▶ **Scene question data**
## Start

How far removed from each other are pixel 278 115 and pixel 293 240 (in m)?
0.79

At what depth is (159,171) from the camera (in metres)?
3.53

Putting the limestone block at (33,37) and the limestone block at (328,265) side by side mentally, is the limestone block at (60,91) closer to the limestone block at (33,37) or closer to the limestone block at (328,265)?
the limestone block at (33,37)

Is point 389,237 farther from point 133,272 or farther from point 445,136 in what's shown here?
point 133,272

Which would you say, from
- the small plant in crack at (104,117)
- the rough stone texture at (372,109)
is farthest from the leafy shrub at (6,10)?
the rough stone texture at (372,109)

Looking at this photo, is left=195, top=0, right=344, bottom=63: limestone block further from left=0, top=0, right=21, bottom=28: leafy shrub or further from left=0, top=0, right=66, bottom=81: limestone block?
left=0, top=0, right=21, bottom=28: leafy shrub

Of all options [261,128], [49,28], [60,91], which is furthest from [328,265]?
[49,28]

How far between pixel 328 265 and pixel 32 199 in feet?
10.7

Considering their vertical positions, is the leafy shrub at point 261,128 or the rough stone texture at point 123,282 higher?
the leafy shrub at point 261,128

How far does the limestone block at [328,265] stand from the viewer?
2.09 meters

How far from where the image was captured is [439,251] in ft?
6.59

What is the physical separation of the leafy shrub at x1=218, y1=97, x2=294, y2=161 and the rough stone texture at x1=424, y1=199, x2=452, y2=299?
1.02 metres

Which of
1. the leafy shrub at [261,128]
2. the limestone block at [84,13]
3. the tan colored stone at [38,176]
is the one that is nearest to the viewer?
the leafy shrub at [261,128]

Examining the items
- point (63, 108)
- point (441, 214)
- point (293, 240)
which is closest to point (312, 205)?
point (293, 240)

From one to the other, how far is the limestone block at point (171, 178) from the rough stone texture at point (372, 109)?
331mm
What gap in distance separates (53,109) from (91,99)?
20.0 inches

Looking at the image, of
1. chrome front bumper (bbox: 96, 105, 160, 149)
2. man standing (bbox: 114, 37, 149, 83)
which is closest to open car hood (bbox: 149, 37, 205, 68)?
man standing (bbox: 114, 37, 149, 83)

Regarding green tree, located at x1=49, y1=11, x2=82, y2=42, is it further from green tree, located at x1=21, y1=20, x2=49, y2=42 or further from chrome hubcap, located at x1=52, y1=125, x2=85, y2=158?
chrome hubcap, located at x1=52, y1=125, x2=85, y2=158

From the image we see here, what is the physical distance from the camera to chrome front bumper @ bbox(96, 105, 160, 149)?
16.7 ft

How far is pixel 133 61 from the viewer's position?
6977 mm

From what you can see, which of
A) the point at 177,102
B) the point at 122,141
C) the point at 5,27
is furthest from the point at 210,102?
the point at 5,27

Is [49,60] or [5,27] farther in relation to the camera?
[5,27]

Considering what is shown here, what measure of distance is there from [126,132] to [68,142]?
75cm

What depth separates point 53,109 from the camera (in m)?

## End

▶ **Exercise prompt**
In the stretch from the line containing "How far from" through the end of the data, replace "camera" with "lens" and give those lines back with everything else unchanged.

▶ **Answer to the exercise**
How far from where the image was captured is [439,251] in ft?
6.59

What is the physical separation of the leafy shrub at x1=218, y1=97, x2=294, y2=161 and the rough stone texture at x1=424, y1=199, x2=452, y2=299?
1.02 metres

Which of
1. the leafy shrub at [261,128]
2. the limestone block at [84,13]
3. the tan colored stone at [38,176]
is the one that is nearest to the viewer?
the leafy shrub at [261,128]

Examining the items
- point (63, 108)
- point (441, 214)
- point (293, 240)
which is closest to point (312, 205)?
point (293, 240)

From one to the other, how far is the limestone block at point (171, 178) from the rough stone texture at point (372, 109)?
331mm
What gap in distance separates (53,109) from (91,99)?
20.0 inches

Looking at the image, of
1. chrome front bumper (bbox: 96, 105, 160, 149)
2. man standing (bbox: 114, 37, 149, 83)
which is closest to open car hood (bbox: 149, 37, 205, 68)?
man standing (bbox: 114, 37, 149, 83)

Regarding green tree, located at x1=49, y1=11, x2=82, y2=42, is it further from green tree, located at x1=21, y1=20, x2=49, y2=42 or further from chrome hubcap, located at x1=52, y1=125, x2=85, y2=158?
chrome hubcap, located at x1=52, y1=125, x2=85, y2=158

From the image we see here, what is the physical distance from the lens to chrome front bumper @ bbox(96, 105, 160, 149)?
16.7 ft

How far is pixel 133 61 from the viewer's position?
6977 mm

From what you can see, which of
A) the point at 177,102
B) the point at 122,141
C) the point at 5,27
is furthest from the point at 210,102?
the point at 5,27

Is [49,60] or [5,27] farther in relation to the lens?
[5,27]

Considering what is shown here, what measure of distance is there from [126,132] to [68,142]?
75cm

What depth separates point 53,109 from the lens (in m)?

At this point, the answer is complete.